Он повернулся и вышел из кабинета, мягко закрыв дверь. Она медленно опустилась в свое кресло. Предстояло осмыслить состоявшийся разговор и вечером встретиться с Циннером. Она не сомневалась, что пленка с разговором будет передана Циннеру сегодня же. Марина взглянула на лампу. Интересно, как Циннер отреагирует на этот разговор. Кажется, она все сделала правильно. Хотя Циннеру трудно угодить. Ей очень хотелось уйти из кабинета прямо сейчас. Но она понимала, что это невозможно. И поэтому отсидела весь рабочий день в своем кабинете, заставляя себя не думать о вечернем разговоре с Циннером.

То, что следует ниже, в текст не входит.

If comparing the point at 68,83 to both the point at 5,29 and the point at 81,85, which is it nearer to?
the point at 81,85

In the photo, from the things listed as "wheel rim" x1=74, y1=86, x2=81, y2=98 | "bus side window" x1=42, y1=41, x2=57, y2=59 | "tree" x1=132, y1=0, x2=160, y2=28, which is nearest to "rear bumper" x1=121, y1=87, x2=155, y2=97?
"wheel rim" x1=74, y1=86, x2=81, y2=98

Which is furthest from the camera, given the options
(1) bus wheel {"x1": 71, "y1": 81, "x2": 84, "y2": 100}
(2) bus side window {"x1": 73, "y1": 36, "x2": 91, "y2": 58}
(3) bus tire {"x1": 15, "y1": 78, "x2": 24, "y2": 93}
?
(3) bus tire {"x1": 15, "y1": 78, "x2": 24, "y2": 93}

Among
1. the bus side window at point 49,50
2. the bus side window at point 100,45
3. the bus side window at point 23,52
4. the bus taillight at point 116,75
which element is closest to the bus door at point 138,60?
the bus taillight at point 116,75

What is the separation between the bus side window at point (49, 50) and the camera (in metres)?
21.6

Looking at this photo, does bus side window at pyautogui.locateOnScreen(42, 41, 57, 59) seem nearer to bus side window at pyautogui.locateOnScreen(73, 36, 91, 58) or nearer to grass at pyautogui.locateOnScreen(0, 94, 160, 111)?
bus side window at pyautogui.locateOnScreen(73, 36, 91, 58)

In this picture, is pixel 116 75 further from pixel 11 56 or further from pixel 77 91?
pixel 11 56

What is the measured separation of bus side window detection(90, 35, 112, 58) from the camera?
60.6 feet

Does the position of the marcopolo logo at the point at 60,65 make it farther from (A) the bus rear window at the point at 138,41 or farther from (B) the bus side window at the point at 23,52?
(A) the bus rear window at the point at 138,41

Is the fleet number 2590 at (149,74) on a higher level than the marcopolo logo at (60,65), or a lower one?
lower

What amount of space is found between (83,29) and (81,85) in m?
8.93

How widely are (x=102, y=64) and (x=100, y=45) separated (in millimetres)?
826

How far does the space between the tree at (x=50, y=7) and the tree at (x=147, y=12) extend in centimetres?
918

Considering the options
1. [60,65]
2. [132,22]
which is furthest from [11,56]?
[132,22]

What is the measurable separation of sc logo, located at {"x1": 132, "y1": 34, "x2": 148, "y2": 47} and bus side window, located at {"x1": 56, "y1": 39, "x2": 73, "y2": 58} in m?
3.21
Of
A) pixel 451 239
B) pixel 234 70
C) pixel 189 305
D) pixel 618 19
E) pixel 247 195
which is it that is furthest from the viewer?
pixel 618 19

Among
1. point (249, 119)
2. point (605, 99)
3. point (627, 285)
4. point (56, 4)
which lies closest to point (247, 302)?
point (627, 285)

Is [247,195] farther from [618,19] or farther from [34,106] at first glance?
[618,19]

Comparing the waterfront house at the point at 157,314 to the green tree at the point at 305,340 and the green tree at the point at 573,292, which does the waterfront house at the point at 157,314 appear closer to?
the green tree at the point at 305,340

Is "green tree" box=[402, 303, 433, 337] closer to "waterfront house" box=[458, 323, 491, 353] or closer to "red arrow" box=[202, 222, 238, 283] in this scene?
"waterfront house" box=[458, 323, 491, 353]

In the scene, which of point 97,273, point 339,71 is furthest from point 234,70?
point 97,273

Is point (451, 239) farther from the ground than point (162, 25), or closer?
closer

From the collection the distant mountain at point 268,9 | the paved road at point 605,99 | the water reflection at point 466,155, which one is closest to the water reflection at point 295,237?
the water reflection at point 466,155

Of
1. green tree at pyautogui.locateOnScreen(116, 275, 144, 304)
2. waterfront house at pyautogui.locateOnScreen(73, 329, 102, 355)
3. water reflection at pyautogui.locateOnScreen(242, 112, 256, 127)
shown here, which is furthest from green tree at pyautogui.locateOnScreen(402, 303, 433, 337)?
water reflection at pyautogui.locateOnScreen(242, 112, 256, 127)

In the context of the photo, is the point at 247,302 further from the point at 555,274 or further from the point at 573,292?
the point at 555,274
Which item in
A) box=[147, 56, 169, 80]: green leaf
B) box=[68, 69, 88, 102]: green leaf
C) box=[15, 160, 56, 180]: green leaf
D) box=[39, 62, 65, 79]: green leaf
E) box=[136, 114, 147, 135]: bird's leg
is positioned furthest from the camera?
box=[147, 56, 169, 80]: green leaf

И даже выйдя из института, она спокойно села в свою машину и поехала в сторону дома, проверяя по дороге возможность наблюдения. Она оказалась права. Два автомобиля, сменяя друг друга, следили за ней. Очевидно, Кудлин решил подстраховаться. Он хотел выяснить, куда именно она поедет сразу после работы. Но она доехала до дома, оставила машину на стоянке. Больше всего она опасалась появления Андрея у ее дома, тогда им заинтересуются и наблюдатели Кудлина. Но его рядом с домом не оказалось. Это ее удивило и обрадовало, хотя возможно, что где-то в глубине души она была разочарована. Но Андрея нигде не было.
Войдя в подъезд, она поднялась до своей квартиры, открыла двери и, войдя в гостиную, в удивлении замерла. На диване сидел Циннер. Он рассматривал какой-то журнал. Заметив вошедшую, он кивнул ей так, словно сидел у себя в кабинете.